Posiblemente el gran mérito de este formidable creador fue el de visionar esa ciudad cibernética cargada de robots y de un tráfago incesante y agotador, debido al empuje de las premuras. Él vio aquello que ya Toynbee señalaría en Oxford sobre la dispersión abrumadora entre la “arcaica ciudad de caballo y carbón y la moderna de petróleo” (“Cities on the move”, 1973) y que el historiador separó con un enunciado de sentencia:
“Entre las dos, me quedo con la primera porque la segunda es una especie peor de ciudad que su predecesora en el vital —o letal—punto de congestionamiento de su tránsito”.
Pero el caos no se origina desde una sola esquina.
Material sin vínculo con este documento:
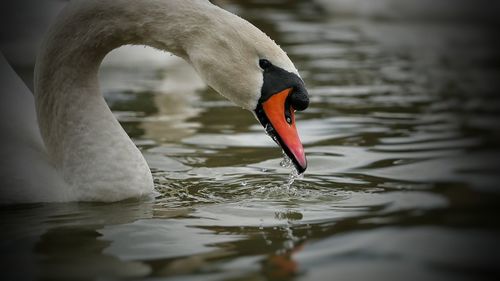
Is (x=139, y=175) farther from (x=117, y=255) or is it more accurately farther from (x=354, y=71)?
(x=354, y=71)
El caos, como el que estamos viviendo los habitantes de la capital y Santiago, proviene de un cuadrilátero cuyo protagonismo se horizontaliza en los viejos y obsoletos drenajes de aguas negras, taponados por los plásticos, el abrumador congestionamiento del tránsito vehicular, el ruido y la polución, cuya infernal síntesis se puede aquilatar en las muertes provocadas por los accidentes viales, el cólera, el dengue en expansión y la histeria alojada en las tragedias domésticas.